This article is based on a case history on a client problem which could be solved.
(Source: gemeinfrei / Unsplash)

The assembly was found to fail during leakage test conducted after the temperature conditioning at 150 °C for 48 hours , though o.k. initially at room temperature. Once failure was noticed during the leakage test, even after cooling to the room temperature still leakage was observed from the joint when tested.

Work Done:

  • 1. Based on literature analysis, since aluminum and silicon have different coefficients of thermal expansion, as the molten mass solidifies during cooling, besides the usual macroscopic residual stress, additional residual stresses develop at the microscopic level
  • 2. These residual stresses may get relieved during subsequent process or any other test condition, thus affecting the dimensional stability.
  • 3. To confirm the same, one local casting was subjected to the stabilization temperature of 200 °C for 48 hours including heating, time by which casting achieves the temperature, soaking and then cooling as per the test arrangement provided by the client. Only the temperature has been kept 200 °C.
  • 4. The casting bore was analyzed before the stabilization cycle for CMM.
  • 5. After the stabilization treatment, again the bore was checked for CMM and was found to be more. This indicates that there is an increase in bore ID after the stabilization cycle.
  • 6. The microstructure was analyzed for the local casting, imported casting, local casting after stabilization and local casting found OK and failed in test.

See the Microstructure Test Results in this Image Gallery:

Gallery with 5 images


  • The microstructure of these casting alloys contains α-Al dendrites as the main constituent, which is present with eutectic Si particles and many intermetallic phases such as Al2Cu, Mg2Si, Fe-bearing phases etc.
  • The size, morphology and distribution of microstructural features govern the mechanical properties of these alloys. It is well-known that a refined microstructure results in improved tensile properties.
  • The microstructure of the Al-Si cast alloys primarily consists of a primary phase (α-Al) and eutectic mixture of Al-Si. The amount of eutectic mixture in the microstructure depends on the level Si. The eutectic mixture contains soft Al as matrix containing Si particles.
  • Secondary Dendrite Arm Spacing (SDAS) is one of the most important microstructural features in dendritic solidification of alloys (for e.g. Al-Si alloys) during the casting process. SDAS has a significant influence on the mechanical behavior of the cast aluminum components.
  • As we can see microstructure, imported components show a finer Alpha alumnium or finer secondary dendritic arm spacing than local components.
  • The stabilization treatment makes the structure finer for Alpha aluminum . This is close to the imported component.
  • The structure is coarser in a component failed during leakage test. The passed component also has a coarser structure.

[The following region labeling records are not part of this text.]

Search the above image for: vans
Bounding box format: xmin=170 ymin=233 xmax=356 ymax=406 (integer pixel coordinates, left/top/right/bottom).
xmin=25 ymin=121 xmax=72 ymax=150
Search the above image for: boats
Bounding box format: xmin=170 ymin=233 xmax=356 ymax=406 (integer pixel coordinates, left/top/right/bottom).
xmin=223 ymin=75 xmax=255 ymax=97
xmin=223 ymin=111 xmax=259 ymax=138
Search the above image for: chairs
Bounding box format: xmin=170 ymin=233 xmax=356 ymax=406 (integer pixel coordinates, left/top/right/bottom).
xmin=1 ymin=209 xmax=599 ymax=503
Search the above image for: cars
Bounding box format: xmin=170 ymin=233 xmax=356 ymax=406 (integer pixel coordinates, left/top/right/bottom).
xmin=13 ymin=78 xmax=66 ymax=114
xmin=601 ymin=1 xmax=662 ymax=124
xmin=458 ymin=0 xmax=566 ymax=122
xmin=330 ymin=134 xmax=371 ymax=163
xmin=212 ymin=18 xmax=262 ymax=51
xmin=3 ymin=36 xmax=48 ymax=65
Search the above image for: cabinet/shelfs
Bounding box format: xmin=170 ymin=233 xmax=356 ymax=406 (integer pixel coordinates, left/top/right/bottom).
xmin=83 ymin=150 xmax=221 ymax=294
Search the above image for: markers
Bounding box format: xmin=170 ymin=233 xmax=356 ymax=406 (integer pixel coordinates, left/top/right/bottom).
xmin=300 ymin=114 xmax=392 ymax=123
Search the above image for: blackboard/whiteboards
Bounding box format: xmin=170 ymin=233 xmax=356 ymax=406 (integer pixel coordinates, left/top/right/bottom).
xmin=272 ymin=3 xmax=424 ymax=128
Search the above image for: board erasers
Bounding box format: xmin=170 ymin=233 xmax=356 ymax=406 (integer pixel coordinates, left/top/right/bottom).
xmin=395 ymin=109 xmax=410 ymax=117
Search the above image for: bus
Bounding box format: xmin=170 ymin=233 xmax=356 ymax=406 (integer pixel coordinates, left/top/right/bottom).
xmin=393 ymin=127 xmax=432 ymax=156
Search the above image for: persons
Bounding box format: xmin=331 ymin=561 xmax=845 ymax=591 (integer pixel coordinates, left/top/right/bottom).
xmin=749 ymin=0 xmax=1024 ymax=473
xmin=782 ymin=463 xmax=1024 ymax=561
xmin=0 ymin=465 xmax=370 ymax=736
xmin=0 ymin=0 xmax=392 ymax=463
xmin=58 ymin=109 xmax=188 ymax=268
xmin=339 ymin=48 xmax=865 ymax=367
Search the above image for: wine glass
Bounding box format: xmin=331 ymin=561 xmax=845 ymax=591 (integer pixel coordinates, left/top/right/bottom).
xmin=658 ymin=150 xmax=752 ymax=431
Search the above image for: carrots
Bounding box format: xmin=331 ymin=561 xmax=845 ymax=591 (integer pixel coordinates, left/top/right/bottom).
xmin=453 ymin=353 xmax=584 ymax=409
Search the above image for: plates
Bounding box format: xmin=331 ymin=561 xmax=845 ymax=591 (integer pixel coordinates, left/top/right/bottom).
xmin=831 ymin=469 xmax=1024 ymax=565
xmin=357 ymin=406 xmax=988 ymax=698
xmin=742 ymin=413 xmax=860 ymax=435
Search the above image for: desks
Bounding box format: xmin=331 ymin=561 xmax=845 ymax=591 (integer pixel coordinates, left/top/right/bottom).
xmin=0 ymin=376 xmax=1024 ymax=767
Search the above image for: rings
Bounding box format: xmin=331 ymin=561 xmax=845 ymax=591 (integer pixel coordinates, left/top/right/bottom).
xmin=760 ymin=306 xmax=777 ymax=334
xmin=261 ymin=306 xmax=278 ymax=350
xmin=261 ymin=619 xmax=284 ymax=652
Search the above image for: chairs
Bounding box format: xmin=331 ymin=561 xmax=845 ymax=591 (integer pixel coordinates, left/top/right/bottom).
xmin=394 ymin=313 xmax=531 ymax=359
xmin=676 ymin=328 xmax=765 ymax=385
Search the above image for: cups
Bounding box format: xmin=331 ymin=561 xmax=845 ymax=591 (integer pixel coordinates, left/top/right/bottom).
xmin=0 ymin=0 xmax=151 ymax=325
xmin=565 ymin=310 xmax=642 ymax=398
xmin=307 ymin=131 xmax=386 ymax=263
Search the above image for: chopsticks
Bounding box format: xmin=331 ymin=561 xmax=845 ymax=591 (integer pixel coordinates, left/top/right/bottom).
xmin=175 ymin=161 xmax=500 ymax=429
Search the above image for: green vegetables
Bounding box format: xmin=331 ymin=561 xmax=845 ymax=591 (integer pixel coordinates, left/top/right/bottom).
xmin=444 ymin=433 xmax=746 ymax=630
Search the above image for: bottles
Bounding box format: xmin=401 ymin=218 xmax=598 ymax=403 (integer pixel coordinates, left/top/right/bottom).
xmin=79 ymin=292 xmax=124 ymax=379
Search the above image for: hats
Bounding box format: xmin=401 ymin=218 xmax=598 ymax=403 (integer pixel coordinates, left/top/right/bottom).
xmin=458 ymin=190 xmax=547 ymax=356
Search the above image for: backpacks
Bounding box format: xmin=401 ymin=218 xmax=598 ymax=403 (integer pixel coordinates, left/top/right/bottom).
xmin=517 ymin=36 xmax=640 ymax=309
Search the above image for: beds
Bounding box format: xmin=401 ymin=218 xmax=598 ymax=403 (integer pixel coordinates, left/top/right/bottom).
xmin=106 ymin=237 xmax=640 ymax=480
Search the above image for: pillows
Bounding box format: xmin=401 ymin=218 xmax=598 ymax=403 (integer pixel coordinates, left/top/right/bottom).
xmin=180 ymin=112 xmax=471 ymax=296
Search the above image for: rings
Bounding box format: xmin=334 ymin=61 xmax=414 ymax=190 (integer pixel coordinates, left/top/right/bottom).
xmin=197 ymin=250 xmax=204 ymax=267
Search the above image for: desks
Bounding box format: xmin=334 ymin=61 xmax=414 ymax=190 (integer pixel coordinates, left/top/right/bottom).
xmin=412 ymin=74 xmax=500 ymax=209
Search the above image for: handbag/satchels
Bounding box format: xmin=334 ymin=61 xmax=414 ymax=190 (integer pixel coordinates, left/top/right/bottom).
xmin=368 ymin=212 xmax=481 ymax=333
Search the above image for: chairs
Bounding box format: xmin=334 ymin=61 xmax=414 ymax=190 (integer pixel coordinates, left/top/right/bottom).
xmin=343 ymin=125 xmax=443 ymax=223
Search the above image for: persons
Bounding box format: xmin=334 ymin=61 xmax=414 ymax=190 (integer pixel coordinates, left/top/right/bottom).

  • Very little work is done on stabilization of high pressure die cast aluminum silicon alloys which was attempted in the present work. This was done in order to relieve the residual stresses.
  • The stabilization treatment resulted in increase in bore diameter which was studied using CMM. This could be the reason for the failure during leakage test after conditioning.
  • The microstructure shows refined primary Alpha after the stabilization treatment which is closer to the imported component.
  • The level of residual stress in imported component could be less than locally cast components. This can be further verified using residual stress measurements if required.

Recommendations and Further Work:

  • 1. Treatment at 200 °C for 48 hours before final machining and bore grinding.
  • 2. This exercise shall be taken up at supplier end followed by the testing for leakage and validation.
  • 3. Once validated, the same shall be incorporated in the component drawing and supplier process documents.